It goes something like this…
Let me tell you a story of a man who went down to the sea in ships, of an imaginary knight who took to the sky, of the struggles and joys of a man possessed by love and all things worth living for…
I knew my father. I knew him as only his son and friend can. As father and son we attempted to fly, to join up. But it was as comrades and friends that we finally earned our wings. As an only child in what would today be called a “dysfunctional family” he came to us with whatever he had learned from his grandfather, an old 19th century cavalry soldier: deep morality, sense of duty and a set of standards to which perhaps even he could never rise. Hard work was forever its own reward. This was sometimes bitter and angry when mixed with his love for us, yet that never stopped us from loving each other, as only great and deep friendships can attest. He was, after all, my father.

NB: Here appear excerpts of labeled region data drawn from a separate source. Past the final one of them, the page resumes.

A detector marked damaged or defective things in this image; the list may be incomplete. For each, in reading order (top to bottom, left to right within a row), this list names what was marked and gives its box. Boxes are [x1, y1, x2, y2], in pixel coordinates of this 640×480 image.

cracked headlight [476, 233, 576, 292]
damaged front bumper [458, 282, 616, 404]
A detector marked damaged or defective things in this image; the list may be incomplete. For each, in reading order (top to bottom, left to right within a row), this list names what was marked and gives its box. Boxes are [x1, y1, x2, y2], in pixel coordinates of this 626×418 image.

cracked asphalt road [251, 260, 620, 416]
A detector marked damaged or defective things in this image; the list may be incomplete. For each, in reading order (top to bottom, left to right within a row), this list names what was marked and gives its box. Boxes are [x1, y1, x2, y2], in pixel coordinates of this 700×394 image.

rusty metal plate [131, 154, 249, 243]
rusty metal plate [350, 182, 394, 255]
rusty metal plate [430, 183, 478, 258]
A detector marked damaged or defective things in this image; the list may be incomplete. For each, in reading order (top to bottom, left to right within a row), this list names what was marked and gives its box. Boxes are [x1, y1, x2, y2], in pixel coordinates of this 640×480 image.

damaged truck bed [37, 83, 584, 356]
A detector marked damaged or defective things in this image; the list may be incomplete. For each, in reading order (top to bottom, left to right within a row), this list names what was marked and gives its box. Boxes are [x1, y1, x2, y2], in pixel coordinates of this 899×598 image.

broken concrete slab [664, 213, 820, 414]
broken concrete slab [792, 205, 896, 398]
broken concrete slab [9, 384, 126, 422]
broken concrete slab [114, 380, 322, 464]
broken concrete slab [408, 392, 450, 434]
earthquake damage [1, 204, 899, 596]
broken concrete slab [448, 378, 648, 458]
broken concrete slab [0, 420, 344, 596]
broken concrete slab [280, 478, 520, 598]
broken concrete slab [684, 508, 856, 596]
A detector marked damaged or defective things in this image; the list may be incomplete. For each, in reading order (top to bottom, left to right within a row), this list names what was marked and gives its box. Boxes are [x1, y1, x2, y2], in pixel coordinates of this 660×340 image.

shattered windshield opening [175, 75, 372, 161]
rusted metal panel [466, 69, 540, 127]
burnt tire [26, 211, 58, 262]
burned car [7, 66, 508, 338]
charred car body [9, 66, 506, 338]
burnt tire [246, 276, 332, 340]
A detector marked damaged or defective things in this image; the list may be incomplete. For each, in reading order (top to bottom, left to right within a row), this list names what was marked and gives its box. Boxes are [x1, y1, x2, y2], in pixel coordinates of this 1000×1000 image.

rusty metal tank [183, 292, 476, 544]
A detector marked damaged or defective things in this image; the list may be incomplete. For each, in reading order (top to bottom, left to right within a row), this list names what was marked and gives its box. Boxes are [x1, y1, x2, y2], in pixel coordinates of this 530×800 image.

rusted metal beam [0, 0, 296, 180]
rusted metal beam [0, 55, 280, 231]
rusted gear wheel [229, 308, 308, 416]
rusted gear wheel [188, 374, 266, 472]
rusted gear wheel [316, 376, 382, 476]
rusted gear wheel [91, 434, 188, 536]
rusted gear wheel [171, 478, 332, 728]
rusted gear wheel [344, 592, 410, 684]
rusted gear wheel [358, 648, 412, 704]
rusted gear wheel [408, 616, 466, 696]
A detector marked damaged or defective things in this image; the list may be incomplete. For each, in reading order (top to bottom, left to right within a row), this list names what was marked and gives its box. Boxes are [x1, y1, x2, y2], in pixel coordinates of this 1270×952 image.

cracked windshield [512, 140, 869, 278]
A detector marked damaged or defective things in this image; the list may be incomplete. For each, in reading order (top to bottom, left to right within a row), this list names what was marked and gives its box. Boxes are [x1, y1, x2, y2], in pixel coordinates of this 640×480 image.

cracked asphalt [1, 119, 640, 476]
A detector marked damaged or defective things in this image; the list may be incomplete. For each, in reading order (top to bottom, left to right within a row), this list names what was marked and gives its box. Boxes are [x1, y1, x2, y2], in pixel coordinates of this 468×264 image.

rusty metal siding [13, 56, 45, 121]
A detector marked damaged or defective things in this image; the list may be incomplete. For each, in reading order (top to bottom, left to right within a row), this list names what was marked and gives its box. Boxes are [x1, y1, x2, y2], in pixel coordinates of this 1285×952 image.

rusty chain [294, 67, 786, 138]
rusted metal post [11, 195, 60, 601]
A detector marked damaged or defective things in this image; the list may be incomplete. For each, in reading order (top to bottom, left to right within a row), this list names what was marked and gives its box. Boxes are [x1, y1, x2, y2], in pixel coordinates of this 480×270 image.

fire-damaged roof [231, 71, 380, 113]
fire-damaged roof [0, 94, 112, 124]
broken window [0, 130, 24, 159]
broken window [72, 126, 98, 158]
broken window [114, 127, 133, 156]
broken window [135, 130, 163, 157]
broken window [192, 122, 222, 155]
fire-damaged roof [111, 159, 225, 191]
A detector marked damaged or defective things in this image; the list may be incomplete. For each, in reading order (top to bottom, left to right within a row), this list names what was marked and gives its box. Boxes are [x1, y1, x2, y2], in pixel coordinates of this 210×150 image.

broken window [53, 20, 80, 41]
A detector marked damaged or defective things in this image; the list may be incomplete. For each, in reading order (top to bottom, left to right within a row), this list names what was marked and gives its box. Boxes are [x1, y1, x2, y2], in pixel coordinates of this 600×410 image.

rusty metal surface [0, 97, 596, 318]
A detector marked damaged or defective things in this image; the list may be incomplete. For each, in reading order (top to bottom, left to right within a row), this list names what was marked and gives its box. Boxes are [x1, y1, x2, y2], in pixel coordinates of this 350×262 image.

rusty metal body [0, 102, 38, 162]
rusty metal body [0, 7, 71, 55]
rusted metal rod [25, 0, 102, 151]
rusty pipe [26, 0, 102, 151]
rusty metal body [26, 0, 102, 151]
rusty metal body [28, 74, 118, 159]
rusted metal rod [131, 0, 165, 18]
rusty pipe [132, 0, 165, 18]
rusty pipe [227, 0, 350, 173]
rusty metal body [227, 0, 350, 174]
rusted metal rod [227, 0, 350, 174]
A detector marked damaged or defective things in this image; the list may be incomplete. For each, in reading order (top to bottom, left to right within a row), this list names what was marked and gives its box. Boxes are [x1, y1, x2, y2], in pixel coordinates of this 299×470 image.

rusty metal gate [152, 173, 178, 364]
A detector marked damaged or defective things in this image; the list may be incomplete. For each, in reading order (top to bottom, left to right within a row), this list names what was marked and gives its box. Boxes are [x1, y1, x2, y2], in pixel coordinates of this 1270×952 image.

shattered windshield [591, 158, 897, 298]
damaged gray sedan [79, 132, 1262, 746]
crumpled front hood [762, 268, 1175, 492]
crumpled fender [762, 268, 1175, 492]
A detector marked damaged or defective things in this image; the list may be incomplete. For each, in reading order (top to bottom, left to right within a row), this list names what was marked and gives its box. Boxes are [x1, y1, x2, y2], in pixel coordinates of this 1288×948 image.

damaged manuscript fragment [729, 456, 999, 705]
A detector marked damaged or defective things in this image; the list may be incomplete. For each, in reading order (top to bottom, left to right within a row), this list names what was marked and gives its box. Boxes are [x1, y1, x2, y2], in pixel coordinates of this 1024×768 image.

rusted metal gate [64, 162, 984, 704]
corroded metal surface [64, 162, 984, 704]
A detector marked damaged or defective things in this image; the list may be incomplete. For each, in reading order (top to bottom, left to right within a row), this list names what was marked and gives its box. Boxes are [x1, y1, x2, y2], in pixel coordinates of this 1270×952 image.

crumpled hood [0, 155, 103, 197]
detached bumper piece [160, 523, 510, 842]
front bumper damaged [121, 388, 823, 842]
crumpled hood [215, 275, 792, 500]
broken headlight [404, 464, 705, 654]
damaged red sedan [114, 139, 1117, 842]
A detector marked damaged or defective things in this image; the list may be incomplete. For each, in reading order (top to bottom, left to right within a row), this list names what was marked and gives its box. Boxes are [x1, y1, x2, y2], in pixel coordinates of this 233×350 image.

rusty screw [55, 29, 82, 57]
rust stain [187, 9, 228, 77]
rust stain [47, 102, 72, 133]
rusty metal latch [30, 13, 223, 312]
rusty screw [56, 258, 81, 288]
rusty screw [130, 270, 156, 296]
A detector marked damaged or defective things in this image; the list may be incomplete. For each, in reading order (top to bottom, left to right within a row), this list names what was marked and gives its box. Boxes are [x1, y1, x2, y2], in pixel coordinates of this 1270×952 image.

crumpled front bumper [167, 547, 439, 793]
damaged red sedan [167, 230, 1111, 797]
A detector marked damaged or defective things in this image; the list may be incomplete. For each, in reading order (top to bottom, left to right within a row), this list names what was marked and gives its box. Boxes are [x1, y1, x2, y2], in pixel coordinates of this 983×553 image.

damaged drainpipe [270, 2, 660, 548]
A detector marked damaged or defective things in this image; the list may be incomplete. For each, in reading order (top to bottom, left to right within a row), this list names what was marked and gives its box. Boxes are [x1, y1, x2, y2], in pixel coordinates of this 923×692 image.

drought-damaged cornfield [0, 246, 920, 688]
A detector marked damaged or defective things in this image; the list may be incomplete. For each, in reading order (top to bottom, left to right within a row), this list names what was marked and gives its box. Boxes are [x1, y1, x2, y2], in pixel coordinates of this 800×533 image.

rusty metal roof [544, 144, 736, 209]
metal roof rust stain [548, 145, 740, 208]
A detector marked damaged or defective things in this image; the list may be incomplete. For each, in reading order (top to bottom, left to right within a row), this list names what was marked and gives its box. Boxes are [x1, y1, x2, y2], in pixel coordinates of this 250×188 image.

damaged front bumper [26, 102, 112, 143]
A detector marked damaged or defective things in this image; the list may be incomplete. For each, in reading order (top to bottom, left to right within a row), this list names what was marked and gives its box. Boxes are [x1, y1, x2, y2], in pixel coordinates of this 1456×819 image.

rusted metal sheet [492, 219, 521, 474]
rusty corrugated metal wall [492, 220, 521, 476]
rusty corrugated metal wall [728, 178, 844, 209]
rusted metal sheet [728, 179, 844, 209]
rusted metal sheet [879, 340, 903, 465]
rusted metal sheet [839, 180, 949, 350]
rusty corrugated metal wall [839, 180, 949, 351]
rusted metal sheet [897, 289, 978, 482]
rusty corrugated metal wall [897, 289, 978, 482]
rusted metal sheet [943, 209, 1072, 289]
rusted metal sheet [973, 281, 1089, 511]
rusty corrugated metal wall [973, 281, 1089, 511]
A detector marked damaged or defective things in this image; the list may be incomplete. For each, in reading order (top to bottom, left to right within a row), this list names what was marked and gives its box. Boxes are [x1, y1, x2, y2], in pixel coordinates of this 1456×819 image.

He was a sailor, a skier, a swimmer, a writer, a newspaper man, an historian, a photographer. He learned how to build with wood, cement, paper, plastic, paint. He drove his Morgan Plus-4 with joy and calm excitement. His love of history and adventure drew him to the stories of the great aces of the First World War, an age of modern chivalry when derring-do flew hand-in-hand with honor and comradery. He became Dilly O’Dally, the Irish ace of the skies over the Western Front in 1917. He was, after all, my father and I knew him for 50 years.
Writing was his real work, although he taught for many years to pay the bills. “One must always work,” he would say to me. This ethos kept him laboring, pushing, grinding away at his desk every day, word by word, sentence by sentence. I do this now, but in a different medium, as do my sisters. He was, after all, my father and I knew him for 50 years as he taught me of these things.
When I saw him just a month or so ago, he said to me, “Tell your mother that I love her…” Despite a painful and long separation and divorce, he asked about my mother often. Maybe some regret plagued him, a guilt that only he could really ever know. Or perhaps not. I think it was just love bubbling up from below, or a memory of love, a memory of green trees in the Hudson Valley or a beach on Cape Cod, of three children and a home, a family unlike the family he had known as a child. He was, after all, our father for well over 50 years and we loved him in the only way we had ever been taught.
Like Greek drama, there is no surprise finish. At the end of the story the great ace of the skies, the sailor, the man who loved life ends the struggle and, running low on fuel and mortally wounded by the betrayals of age, banks his delicate spruce and canvas craft and heads west. He was, after all, my father and I loved him and knew him for 50 years.